President Trump’s proposed budget cuts will make life even harder for low-income workers seeking affordable housing. His 2019 budget proposal slashes $6.8 billion (14.2 percent) from the resources of the Department of Housing and Urban Development’s (HUD) by, among other things, scrapping housing vouchers and assistance to low-income families struggling to pay heating bills. The president also seeks to slash funds for the upkeep of public housing by nearly 50 percent. In addition, the deficits that his rich-come-first tax “reform” bill is virtually guaranteed to produce will undoubtedly set the stage for yet more cuts in the future. In other words, in what’s becoming the United States of Inequality, the very phrases “low-income workers” and “affordable housing” have ceased to go together.
None of this seems to have troubled HUD Secretary Ben Carson who happily ordered a $31,000 dining room set for his office suite at the taxpayers’ expense, even as he visited new public housing units to make sure that they weren’t too comfortable (lest the poor settle in for long stays).
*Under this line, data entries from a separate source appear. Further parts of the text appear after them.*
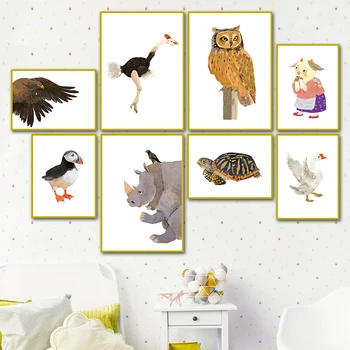 

Abstract Owl Tortoise Eagle Goat Oil Painting Wall Art Canvas Painting Nordic Posters And Prints Wall Pictures Kids Room Decor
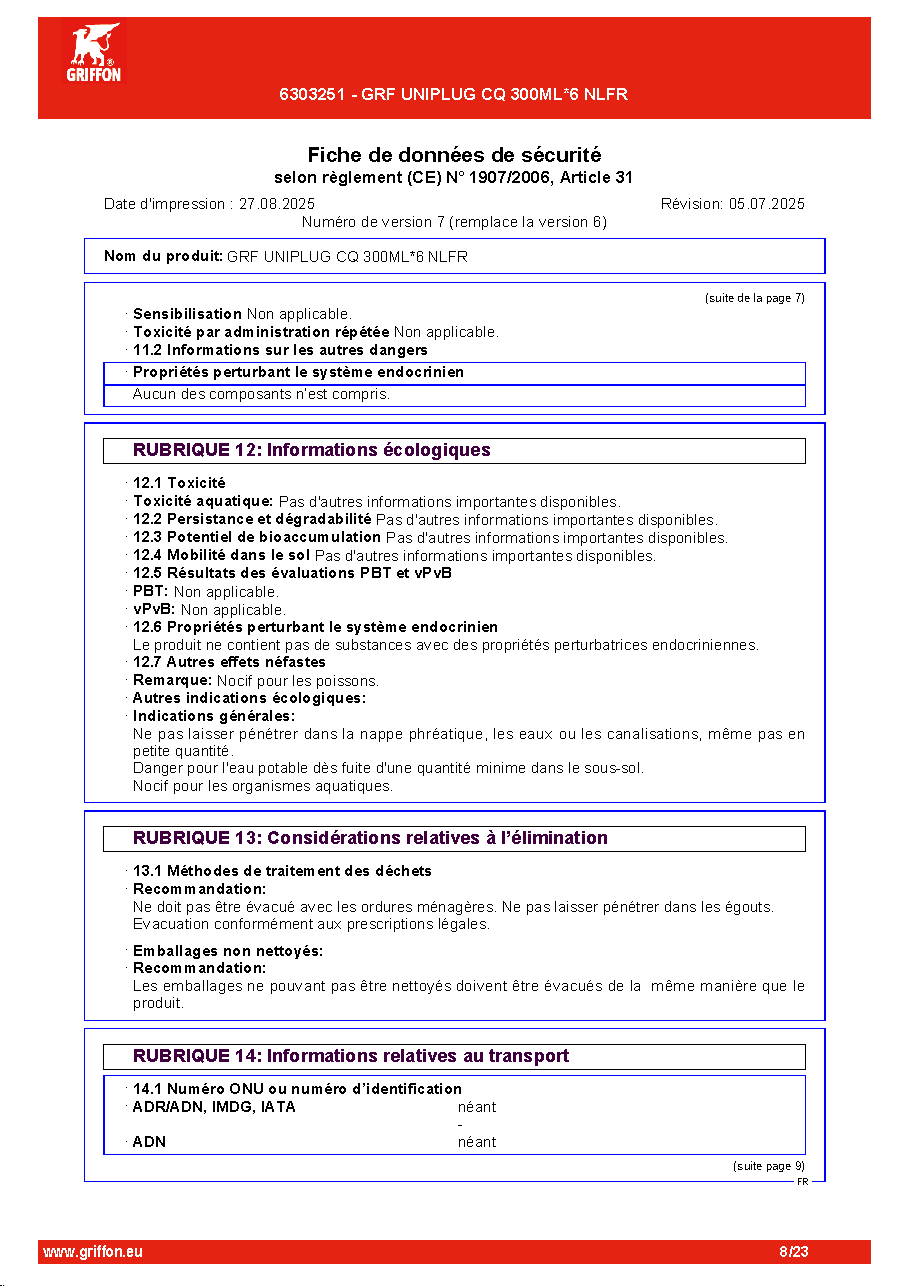 Fiche technique fournisseur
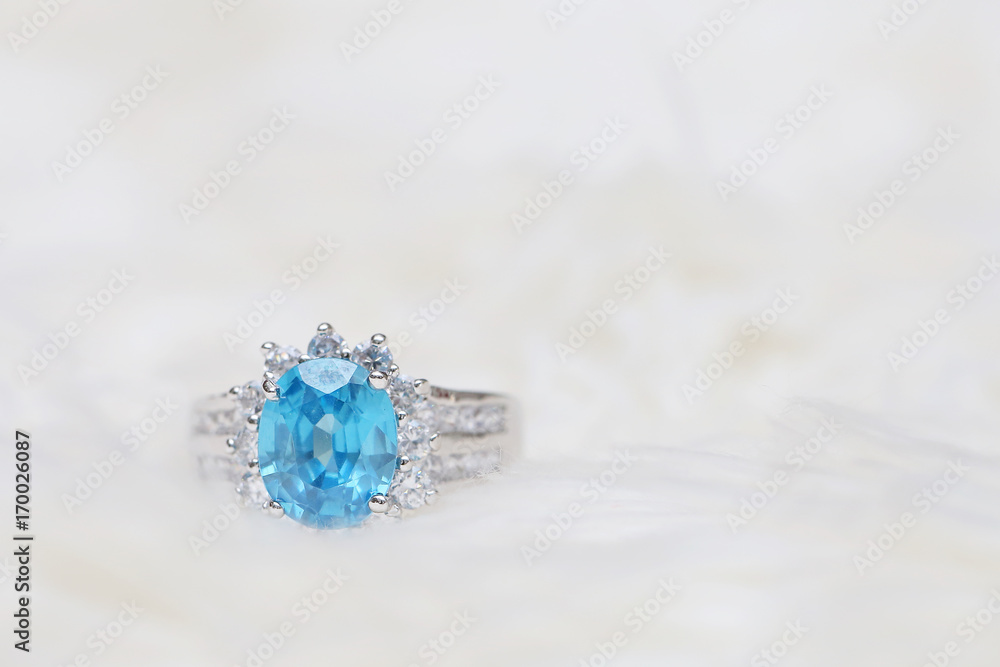 diamond ring and blue gemstone diamond ring and blue gemstone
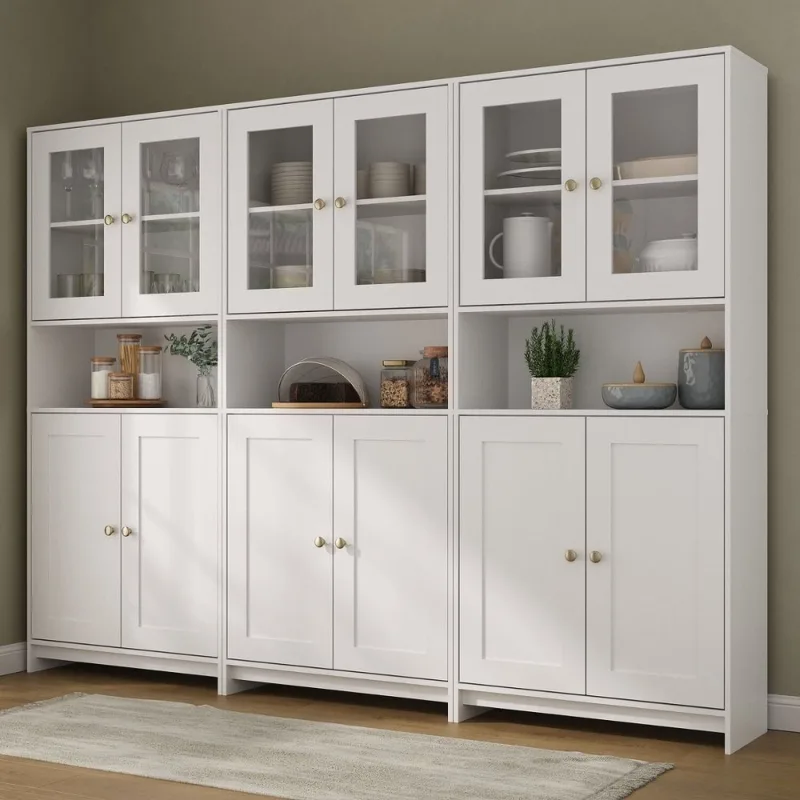 Armários Americanos Para Cozinha Conjunto 3 Peças Branco/gelo Branco Gelo - Não Informado - Móveis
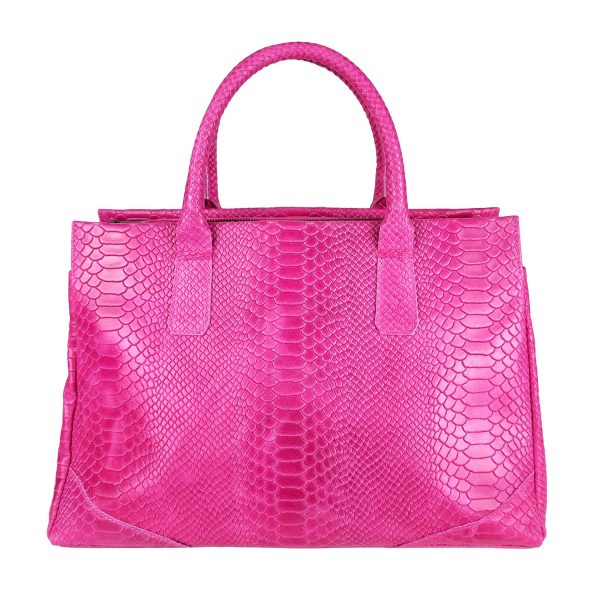 borsa a mano pelle rettile fuchsia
Carson has declared that it’s time to stop believing the problems of this society can be fixed merely by having the government throw extra money at them—unless, apparently, the dining room accoutrements of superbureaucrats aren’t up to snuff.
The levels of poverty and economic inequality that prevail in America are not intrinsic to either capitalism or globalization. Most other wealthy market economies in the 36-nation Organization for Economic Cooperation and Development (OECD) have done far better than the United States in reducing them without sacrificing innovation or creating government-run economies.
Take the poverty gap, which the OECD defines as the difference between a country’s official poverty line and the average income of those who fall below it. The United States has the second-largest poverty gap among wealthy countries; only Italy does worse.
Child poverty? In the World Economic Forum’s ranking of 41 countries—from best to worst—the United States placed 35th. Child poverty has declined in the United States since 2010, but a Columbia University report estimates that 19 percent of American kids (13.7 million) nevertheless lived in families with incomes below the official poverty line in 2016. If you add in the number of kids in low-income households, that number increases to 41 percent.
As for infant mortality, according to the government’s own Centers for Disease Control, the United States, with 6.1 deaths per 1,000 live births, has the absolute worst record among wealthy countries. (Finland and Japan do best, with 2.3.)
And when it comes to the distribution of wealth, among the OECD countries only Turkey, Chile, and Mexico do worse than the United States.
It’s time to rethink the American national security state with its annual trillion-dollar budget. For tens of millions of Americans, the source of deep workaday insecurity isn’t the standard roster of foreign enemies, but an ever-more entrenched system of inequality, still growing, that stacks the political deck against the least well-off Americans. They lack the bucks to hire big-time lobbyists. They can’t write lavish checks to candidates running for public office or fund PACs. They have no way of manipulating the myriad influence-generating networks that the elite uses to shape taxation and spending policies. They are up against a system in which money truly does talk—and that’s the voice they don’t have. Welcome to the United States of Inequality.